For those who haven’t checked it out yet: Inch Pages is a project to raise the visibility of inline code documentation in Ruby projects. It provides a badge to show potential contributors that the project is documented:
As of this writing 53 projects have joined and are sporting these badges in their repos. There are already some proverbial “gems” in there:
archivist-client CanCanCan capistrano_mailer cequel Commander concurrent-ruby csv_pirate dry_views easy_type FiniteMachine flag_shih_tzu gem_bench grape Guard Haml hello_sign helpful-web hydra_attribute Inch java-properties kaminari lego_nxt libnotify Lotus::Controller Lotus::Router Lotus::Utils minicron MiniMagick minitest-around Mustermann naught ndfd-weather-forecast-client on page_record phony PRY PublicActivity rack-insight Reek ROM Rubocop sanitize_email sequential_file SimpleForm softcover sparkr stackable_flash transitions Twitter unitwise Virtus viverelajacion winged-couch
The response has been overwhelmingly positive, for which I am very grateful. I had lots of insightful discussions with you folks and most of them have let to changes that made Inch better. I sincerely hope we can continue to do so.
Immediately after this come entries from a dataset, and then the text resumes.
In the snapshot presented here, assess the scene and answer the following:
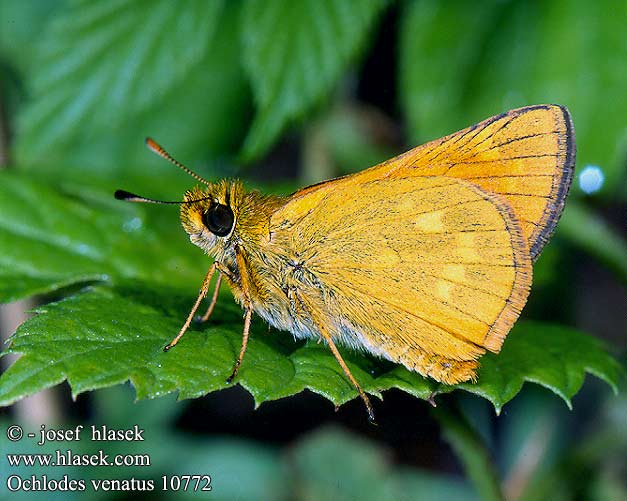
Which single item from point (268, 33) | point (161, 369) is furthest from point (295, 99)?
point (161, 369)

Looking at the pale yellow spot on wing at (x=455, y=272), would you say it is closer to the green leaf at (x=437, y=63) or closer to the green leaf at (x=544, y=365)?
the green leaf at (x=544, y=365)

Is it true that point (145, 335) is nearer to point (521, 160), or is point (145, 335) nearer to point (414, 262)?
point (414, 262)

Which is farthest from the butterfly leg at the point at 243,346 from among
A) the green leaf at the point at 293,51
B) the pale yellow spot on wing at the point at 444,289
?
the green leaf at the point at 293,51

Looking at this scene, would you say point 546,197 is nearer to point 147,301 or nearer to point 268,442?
point 147,301

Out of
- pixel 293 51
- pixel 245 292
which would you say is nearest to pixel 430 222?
pixel 245 292

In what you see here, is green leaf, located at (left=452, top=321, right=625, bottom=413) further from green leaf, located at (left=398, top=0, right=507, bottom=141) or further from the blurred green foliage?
green leaf, located at (left=398, top=0, right=507, bottom=141)
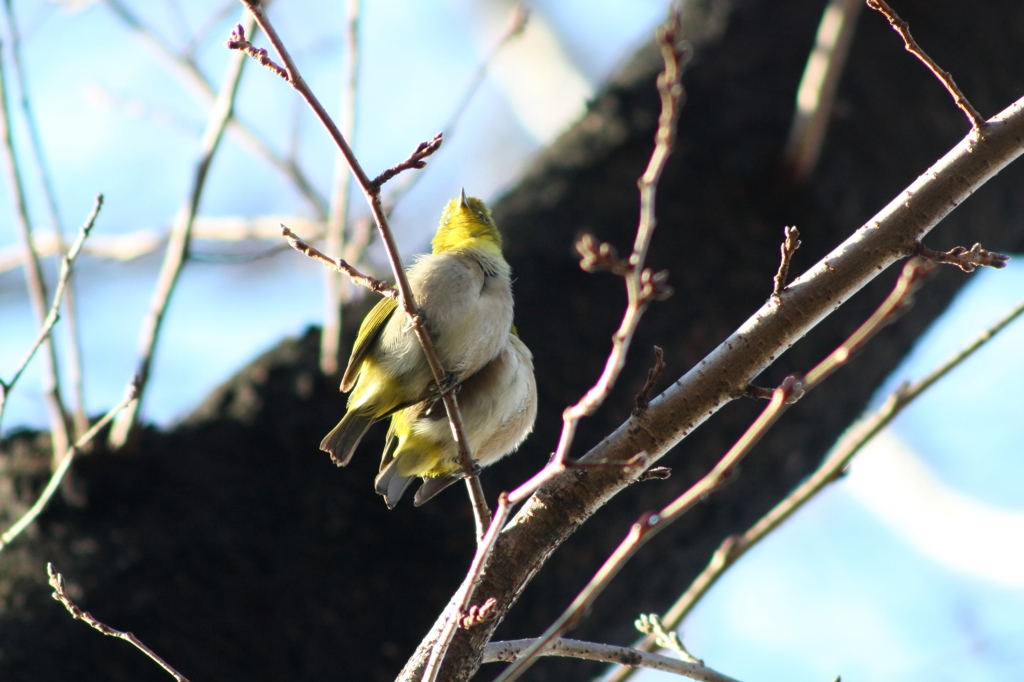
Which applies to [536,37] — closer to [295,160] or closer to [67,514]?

That said, Inch was also met with caution and scepticism. I will always remember one fellow developer who told me that deciding what to document is a developer task and “not for a machine to decide”. (of course I see his point, but this Skynet-esque reference to my little tool made me smile all day)
The point of Inch Pages is not to achieve a fully green bar. It is to show a larger audience that documentation is copywriting for hackers and that having some inline-docs can only be beneficial. Inch is a tool designed to help you with that.
@solnic said it best in Common Pitfalls Of Code Metrics:
Code metrics and code metric tools can be both helpful and harmful. The difference […] is learning to interpret the results and use the feedback to improve yourself and your code.
TL;DR no worries, the machines aren’t rising (yet).